Injecting modes in bent and angled waveguides#

Here, we illustrate how we can use the ModeSource and ModeMonitor objects to study modes in bent and angled waveguides. This is very useful in simulations such as the waveguide to ring coupling.

For more simulation examples, please visit our examples page. If you are new to the finite-difference time-domain (FDTD) method, we highly recommend going through our FDTD101 tutorials. FDTD simulations can diverge due to various reasons. If you run into any simulation divergence issues, please follow the steps outlined in our troubleshooting guide to resolve it.

[1]:
# standard python imports
import numpy as np
import matplotlib.pyplot as plt
import matplotlib as mpl

# tidy3D import
import tidy3d as td
from tidy3d import web
from tidy3d.plugins.mode import ModeSolver

Bent waveguide setup#

First, we will study mode injection and decomposition in a microring. We start by defining various simulation parameters, and the structures that enter the simulation. We simulate a silicon ring on a silicon oxide substrate, and the ring is defined using two Cylinders.

[2]:
# Unit length is micron.
wg_height = 0.22
wg_width = 0.9
# Radius of the simulated ring
radius = 2

# Waveguide and substrate materials
mat_wg = td.Medium(permittivity=3.48**2)
mat_sub = td.Medium(permittivity=1.45**2)

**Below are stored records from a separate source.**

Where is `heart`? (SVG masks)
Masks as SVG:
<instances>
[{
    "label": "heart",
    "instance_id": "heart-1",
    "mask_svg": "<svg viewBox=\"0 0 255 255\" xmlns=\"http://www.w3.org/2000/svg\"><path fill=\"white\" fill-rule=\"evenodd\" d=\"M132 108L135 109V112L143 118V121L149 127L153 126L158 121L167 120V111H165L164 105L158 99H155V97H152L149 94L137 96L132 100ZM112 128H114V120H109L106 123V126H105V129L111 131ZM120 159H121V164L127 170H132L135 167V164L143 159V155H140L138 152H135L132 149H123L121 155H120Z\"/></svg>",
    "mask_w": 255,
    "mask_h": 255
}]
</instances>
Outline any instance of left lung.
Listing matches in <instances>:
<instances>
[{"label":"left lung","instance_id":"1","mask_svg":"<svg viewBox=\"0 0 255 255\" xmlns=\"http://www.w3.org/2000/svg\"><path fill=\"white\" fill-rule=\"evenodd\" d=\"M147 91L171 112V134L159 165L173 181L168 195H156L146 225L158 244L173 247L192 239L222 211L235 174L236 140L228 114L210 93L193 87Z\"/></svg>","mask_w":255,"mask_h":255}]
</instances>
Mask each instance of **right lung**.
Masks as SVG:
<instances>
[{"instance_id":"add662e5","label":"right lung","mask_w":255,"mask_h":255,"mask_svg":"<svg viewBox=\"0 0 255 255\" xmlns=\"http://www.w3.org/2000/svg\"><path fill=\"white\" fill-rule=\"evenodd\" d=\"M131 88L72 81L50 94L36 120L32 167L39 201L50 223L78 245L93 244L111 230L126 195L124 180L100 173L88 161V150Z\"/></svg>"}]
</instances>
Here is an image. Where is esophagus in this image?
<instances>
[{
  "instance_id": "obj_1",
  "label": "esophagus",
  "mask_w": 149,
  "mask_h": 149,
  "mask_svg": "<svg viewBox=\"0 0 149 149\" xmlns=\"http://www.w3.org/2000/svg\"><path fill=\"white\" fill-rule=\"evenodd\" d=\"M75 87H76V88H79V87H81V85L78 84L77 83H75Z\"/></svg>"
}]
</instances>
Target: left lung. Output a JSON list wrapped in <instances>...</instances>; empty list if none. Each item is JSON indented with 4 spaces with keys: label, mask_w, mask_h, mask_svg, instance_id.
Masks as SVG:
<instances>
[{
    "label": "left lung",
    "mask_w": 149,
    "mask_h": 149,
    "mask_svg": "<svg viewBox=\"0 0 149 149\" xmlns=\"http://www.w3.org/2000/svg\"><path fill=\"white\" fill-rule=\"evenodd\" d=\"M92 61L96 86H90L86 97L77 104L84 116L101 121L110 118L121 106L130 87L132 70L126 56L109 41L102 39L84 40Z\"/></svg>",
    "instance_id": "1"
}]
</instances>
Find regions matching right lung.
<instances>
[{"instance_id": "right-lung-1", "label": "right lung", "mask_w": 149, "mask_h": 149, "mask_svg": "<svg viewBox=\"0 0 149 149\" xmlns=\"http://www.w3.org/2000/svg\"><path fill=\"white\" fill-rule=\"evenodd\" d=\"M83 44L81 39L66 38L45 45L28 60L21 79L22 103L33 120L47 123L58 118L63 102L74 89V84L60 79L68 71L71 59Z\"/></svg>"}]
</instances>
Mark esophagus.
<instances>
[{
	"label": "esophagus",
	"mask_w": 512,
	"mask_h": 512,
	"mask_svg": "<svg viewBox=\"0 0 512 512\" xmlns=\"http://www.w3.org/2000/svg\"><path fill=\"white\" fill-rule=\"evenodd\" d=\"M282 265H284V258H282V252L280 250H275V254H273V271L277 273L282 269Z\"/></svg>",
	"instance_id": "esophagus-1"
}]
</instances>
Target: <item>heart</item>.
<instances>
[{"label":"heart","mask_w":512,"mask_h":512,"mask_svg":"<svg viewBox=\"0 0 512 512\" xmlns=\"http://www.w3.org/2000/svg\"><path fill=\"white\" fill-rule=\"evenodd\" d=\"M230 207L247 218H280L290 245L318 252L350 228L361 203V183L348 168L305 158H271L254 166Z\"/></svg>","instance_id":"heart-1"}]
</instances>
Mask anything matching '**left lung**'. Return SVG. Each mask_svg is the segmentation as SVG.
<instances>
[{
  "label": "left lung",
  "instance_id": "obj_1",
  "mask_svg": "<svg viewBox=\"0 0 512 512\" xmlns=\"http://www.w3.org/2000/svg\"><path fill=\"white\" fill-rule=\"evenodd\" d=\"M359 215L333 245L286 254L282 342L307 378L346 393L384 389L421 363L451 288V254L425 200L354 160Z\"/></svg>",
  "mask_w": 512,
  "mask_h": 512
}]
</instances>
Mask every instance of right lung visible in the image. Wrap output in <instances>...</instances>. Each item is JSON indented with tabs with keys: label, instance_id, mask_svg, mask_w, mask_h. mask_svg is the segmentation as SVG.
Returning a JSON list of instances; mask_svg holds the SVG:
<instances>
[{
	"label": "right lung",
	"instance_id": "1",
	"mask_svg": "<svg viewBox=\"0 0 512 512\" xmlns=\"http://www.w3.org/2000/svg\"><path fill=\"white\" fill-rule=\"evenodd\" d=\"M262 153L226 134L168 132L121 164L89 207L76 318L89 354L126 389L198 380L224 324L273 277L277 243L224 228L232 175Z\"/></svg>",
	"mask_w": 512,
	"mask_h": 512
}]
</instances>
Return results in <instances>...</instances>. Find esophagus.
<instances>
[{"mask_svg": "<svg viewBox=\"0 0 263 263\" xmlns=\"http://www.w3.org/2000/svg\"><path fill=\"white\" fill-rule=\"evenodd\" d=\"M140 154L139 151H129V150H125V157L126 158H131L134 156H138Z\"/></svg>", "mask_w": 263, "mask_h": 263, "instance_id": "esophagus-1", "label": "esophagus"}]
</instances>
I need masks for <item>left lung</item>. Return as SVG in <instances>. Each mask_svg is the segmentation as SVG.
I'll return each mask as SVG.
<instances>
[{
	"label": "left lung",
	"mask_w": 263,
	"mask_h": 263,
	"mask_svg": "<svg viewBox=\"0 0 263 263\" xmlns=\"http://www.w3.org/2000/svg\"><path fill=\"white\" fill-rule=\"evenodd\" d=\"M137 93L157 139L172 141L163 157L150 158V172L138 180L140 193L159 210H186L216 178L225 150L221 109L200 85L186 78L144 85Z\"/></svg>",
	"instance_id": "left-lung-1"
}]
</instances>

# Free-space wavelength (in um) and frequency (in Hz)
lambda0 = 1.55
freq0 = td.C_0 / lambda0
fwidth = freq0 / 10

# Simulation size inside the PML along propagation direction
sim_length = radius + 1.5

# Simulation domain size, resolution and total run time
sim_size = [sim_length, 2 * (radius + 1.5), 3]
run_time = 20 / fwidth
grid_spec = td.GridSpec.auto(min_steps_per_wvl=20, wavelength=lambda0)

# Substrate
substrate = td.Structure(
    geometry=td.Box(
        center=[0, 0, -sim_size[2]],
        size=[td.inf, td.inf, 2 * sim_size[2] - wg_height],
    ),
    medium=mat_sub,
)

# The ring is made by two cylinders
cyl1 = td.Structure(
    geometry=td.Cylinder(
        center=[0, 0, 0],
        radius=radius - wg_width / 2,
        length=wg_height,
        axis=2,
    ),
    medium=td.Medium(),
)
cyl2 = td.Structure(
    geometry=td.Cylinder(
        center=[0, 0, 0],
        radius=radius + wg_width / 2,
        length=wg_height,
        axis=2,
    ),
    medium=mat_wg,
)

Running the simulation#

First, we visualize the simulation to make sure we have set up the device correctly. We will use 'absorber' boundaries along the x-direction, because these boundaries work better than PML for structures which are not translationally invariant along the boundary normal direction.

[4]:
# Simulation
sim = td.Simulation(
    center=[sim_length / 2 - 0.2, 0, 0],
    size=sim_size,
    grid_spec=grid_spec,
    structures=[substrate, cyl2, cyl1],
    sources=[],
    monitors=[field_mnt, flux_mnt],
    run_time=run_time,
    boundary_spec=td.BoundarySpec(
        x=td.Boundary.absorber(), y=td.Boundary.pml(), z=td.Boundary.pml()
    ),
)

fig = plt.figure(figsize=(11, 4))
gs = mpl.gridspec.GridSpec(1, 2, figure=fig, width_ratios=[1, 2])
ax1 = fig.add_subplot(gs[0, 0])
ax2 = fig.add_subplot(gs[0, 1])
sim.plot(z=0, ax=ax1)
sim.plot(x=0, ax=ax2)
plt.show()

../_images/notebooks_ModesBentAngled_7_0.png

Note that Tidy3D is warning us that the simulation does not contain a source. However, since this simulation is used to construct the mode solver and will not be run directly, we can ignore this warning.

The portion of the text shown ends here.